But after more than a decade of their haggling to buy the Black Swan-class vessel, the Egyptian military has delivered a sudden ultimatum demanding around £200,000 by June 20, or they will offer her to scrap merchants.

The group is now desperately seeking funding to put in a bid and save the ship. As well as the price of the ship, the venture must find up to £1 million for immediate repairs and the use of a heavy-lift vessel to carry Whimbrel back to Liverpool.

Captain Chris Pile, project manager, said: “There is currently no memorial to the Battle of the Atlantic and she is the last one that saw active service.

“She represents great historical value to the nation and it would allow people to see what ships of that era were like and the conditions on board.”

The Battle of the Atlantic as Germany tried to cut of Britain’s sea supply routes was the longest campaign of the Second World War.

More than 30,000 sailors died battling marauding German submarines and trying to keep the sea lanes open and deliver vital supplies.

As well as taking part in the Battle of the Atlantic, Whimbrel was part of the Royal Navy fleet present at the Japanese surrender ceremony in 1945.

The sloop served with the Egyptian navy from 1949 and was renamed Tarik.

Capt Pile said: “She went on to serve a full operational career with the Egyptians.

“She is now starting to rust in a few areas.
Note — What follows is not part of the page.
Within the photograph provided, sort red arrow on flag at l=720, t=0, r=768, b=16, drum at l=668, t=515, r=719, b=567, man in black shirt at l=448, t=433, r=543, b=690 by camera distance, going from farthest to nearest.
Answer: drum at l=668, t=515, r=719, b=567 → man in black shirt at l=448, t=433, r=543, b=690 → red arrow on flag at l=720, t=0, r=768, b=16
There are holes in her upper deck which are rusted away, but in the Egyptian climate rust does not advance at the same rate it does in the UK.

“The ship as a whole, considering she is 70 years old, is in pretty good nick and the Egyptians have kept her pretty well painted. She’s in pretty good physical shape, but she needs quite a lot of tender loving care.”

Negotiations with the Egyptian navy have been going on for more than a decade and at one point the venture seemed doomed when the price unexpectedly leapt fourfold. Just as a deal appeared to be back on track the country was overtaken by the turmoil of the Arab spring.